### DATA FOR PROCESSING
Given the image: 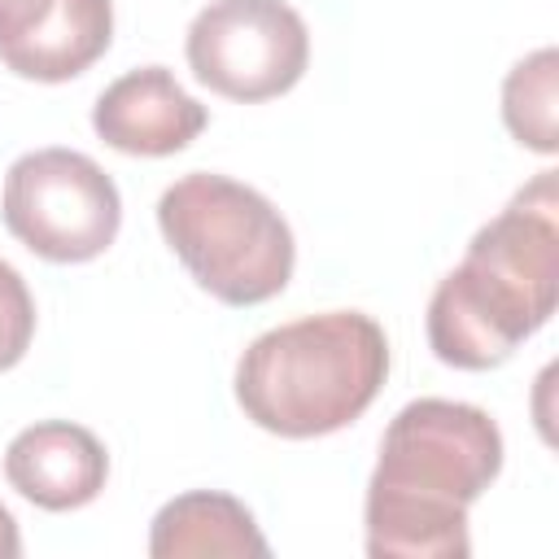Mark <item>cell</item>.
Listing matches in <instances>:
<instances>
[{
    "mask_svg": "<svg viewBox=\"0 0 559 559\" xmlns=\"http://www.w3.org/2000/svg\"><path fill=\"white\" fill-rule=\"evenodd\" d=\"M4 227L48 262H92L122 227L118 183L79 148L22 153L0 192Z\"/></svg>",
    "mask_w": 559,
    "mask_h": 559,
    "instance_id": "5b68a950",
    "label": "cell"
},
{
    "mask_svg": "<svg viewBox=\"0 0 559 559\" xmlns=\"http://www.w3.org/2000/svg\"><path fill=\"white\" fill-rule=\"evenodd\" d=\"M35 336V297L17 266L0 258V371L17 367Z\"/></svg>",
    "mask_w": 559,
    "mask_h": 559,
    "instance_id": "7c38bea8",
    "label": "cell"
},
{
    "mask_svg": "<svg viewBox=\"0 0 559 559\" xmlns=\"http://www.w3.org/2000/svg\"><path fill=\"white\" fill-rule=\"evenodd\" d=\"M9 485L44 511H79L109 480V454L100 437L70 419H39L22 428L4 450Z\"/></svg>",
    "mask_w": 559,
    "mask_h": 559,
    "instance_id": "ba28073f",
    "label": "cell"
},
{
    "mask_svg": "<svg viewBox=\"0 0 559 559\" xmlns=\"http://www.w3.org/2000/svg\"><path fill=\"white\" fill-rule=\"evenodd\" d=\"M188 66L210 92L258 105L301 83L310 31L288 0H210L188 26Z\"/></svg>",
    "mask_w": 559,
    "mask_h": 559,
    "instance_id": "8992f818",
    "label": "cell"
},
{
    "mask_svg": "<svg viewBox=\"0 0 559 559\" xmlns=\"http://www.w3.org/2000/svg\"><path fill=\"white\" fill-rule=\"evenodd\" d=\"M502 122L533 153L559 148V52L555 48H537L507 70Z\"/></svg>",
    "mask_w": 559,
    "mask_h": 559,
    "instance_id": "8fae6325",
    "label": "cell"
},
{
    "mask_svg": "<svg viewBox=\"0 0 559 559\" xmlns=\"http://www.w3.org/2000/svg\"><path fill=\"white\" fill-rule=\"evenodd\" d=\"M389 376V336L362 310H323L249 341L236 402L262 432L306 441L354 424Z\"/></svg>",
    "mask_w": 559,
    "mask_h": 559,
    "instance_id": "3957f363",
    "label": "cell"
},
{
    "mask_svg": "<svg viewBox=\"0 0 559 559\" xmlns=\"http://www.w3.org/2000/svg\"><path fill=\"white\" fill-rule=\"evenodd\" d=\"M109 39H114V0H61L44 22V31L26 39L13 57H4V66L17 79L66 83L83 74L92 61H100Z\"/></svg>",
    "mask_w": 559,
    "mask_h": 559,
    "instance_id": "30bf717a",
    "label": "cell"
},
{
    "mask_svg": "<svg viewBox=\"0 0 559 559\" xmlns=\"http://www.w3.org/2000/svg\"><path fill=\"white\" fill-rule=\"evenodd\" d=\"M157 227L188 275L223 306H262L293 280V227L240 179L214 170L175 179L157 201Z\"/></svg>",
    "mask_w": 559,
    "mask_h": 559,
    "instance_id": "277c9868",
    "label": "cell"
},
{
    "mask_svg": "<svg viewBox=\"0 0 559 559\" xmlns=\"http://www.w3.org/2000/svg\"><path fill=\"white\" fill-rule=\"evenodd\" d=\"M205 105L188 96L166 66L127 70L92 105L96 135L127 157H170L188 148L205 131Z\"/></svg>",
    "mask_w": 559,
    "mask_h": 559,
    "instance_id": "52a82bcc",
    "label": "cell"
},
{
    "mask_svg": "<svg viewBox=\"0 0 559 559\" xmlns=\"http://www.w3.org/2000/svg\"><path fill=\"white\" fill-rule=\"evenodd\" d=\"M559 301V188L542 170L489 218L463 262L428 297V345L445 367L489 371L528 341Z\"/></svg>",
    "mask_w": 559,
    "mask_h": 559,
    "instance_id": "7a4b0ae2",
    "label": "cell"
},
{
    "mask_svg": "<svg viewBox=\"0 0 559 559\" xmlns=\"http://www.w3.org/2000/svg\"><path fill=\"white\" fill-rule=\"evenodd\" d=\"M502 472V432L450 397L406 402L384 437L367 480L362 524L371 559H463L472 555L467 507Z\"/></svg>",
    "mask_w": 559,
    "mask_h": 559,
    "instance_id": "6da1fadb",
    "label": "cell"
},
{
    "mask_svg": "<svg viewBox=\"0 0 559 559\" xmlns=\"http://www.w3.org/2000/svg\"><path fill=\"white\" fill-rule=\"evenodd\" d=\"M17 555H22V533H17L13 511L0 502V559H17Z\"/></svg>",
    "mask_w": 559,
    "mask_h": 559,
    "instance_id": "5bb4252c",
    "label": "cell"
},
{
    "mask_svg": "<svg viewBox=\"0 0 559 559\" xmlns=\"http://www.w3.org/2000/svg\"><path fill=\"white\" fill-rule=\"evenodd\" d=\"M148 555L153 559H245V555H271L253 511L218 489H192L170 498L148 528Z\"/></svg>",
    "mask_w": 559,
    "mask_h": 559,
    "instance_id": "9c48e42d",
    "label": "cell"
},
{
    "mask_svg": "<svg viewBox=\"0 0 559 559\" xmlns=\"http://www.w3.org/2000/svg\"><path fill=\"white\" fill-rule=\"evenodd\" d=\"M61 0H0V61L44 31Z\"/></svg>",
    "mask_w": 559,
    "mask_h": 559,
    "instance_id": "4fadbf2b",
    "label": "cell"
}]
</instances>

### WORK TO COMPLETE
How many lines of the items above contain the string "instances"? Case matters. Reply with the number alone.

### THE RESPONSE
3